After medical insurance reimbursement, the affordability of essential anticancer medicines for children was improved. For lowest-priced generics, the number of affordable medicines increased to 30, and the number of medicines with very poor affordability decreased to 2. For original brands, the number of affordable medicines increased to 8, and the number of poorly affordable medicines decreased to 2 (Supplementary Table 6).

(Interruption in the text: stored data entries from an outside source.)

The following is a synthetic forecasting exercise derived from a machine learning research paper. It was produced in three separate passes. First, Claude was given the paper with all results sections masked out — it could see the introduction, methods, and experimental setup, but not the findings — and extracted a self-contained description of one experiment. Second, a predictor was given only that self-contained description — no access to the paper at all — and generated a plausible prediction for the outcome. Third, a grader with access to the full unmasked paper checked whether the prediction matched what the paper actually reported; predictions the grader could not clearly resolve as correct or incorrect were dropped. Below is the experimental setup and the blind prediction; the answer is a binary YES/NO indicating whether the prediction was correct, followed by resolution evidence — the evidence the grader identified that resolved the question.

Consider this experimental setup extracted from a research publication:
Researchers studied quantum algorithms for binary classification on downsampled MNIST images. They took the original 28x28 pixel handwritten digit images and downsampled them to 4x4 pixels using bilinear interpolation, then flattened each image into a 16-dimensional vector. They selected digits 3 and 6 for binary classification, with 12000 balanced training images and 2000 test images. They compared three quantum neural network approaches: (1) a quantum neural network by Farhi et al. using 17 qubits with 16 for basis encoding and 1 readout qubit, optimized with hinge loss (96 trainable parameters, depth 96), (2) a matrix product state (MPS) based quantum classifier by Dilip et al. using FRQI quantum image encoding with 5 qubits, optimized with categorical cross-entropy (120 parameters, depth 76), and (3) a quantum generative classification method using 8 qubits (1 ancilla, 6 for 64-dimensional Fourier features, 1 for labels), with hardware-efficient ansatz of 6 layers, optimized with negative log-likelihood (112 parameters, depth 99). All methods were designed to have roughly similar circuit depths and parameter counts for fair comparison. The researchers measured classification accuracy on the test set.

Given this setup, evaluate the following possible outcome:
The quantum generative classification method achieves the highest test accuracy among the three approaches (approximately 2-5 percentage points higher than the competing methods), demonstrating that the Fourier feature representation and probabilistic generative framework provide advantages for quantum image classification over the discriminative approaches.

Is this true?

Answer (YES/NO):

Before the medical insurance reimbursement, the lowest-priced generics and original brands with the worst affordability were pegaspargase (injection, 3,750 IU/ 5 ml) and imatinib (tablet, 100 mg), and the 30-day medicine expenses were about 106.1 and 575.6% of the monthly household income of residents. But the medicine expenses dropped to 42.5 and 299.3% of the monthly household income after medical insurance reimbursement.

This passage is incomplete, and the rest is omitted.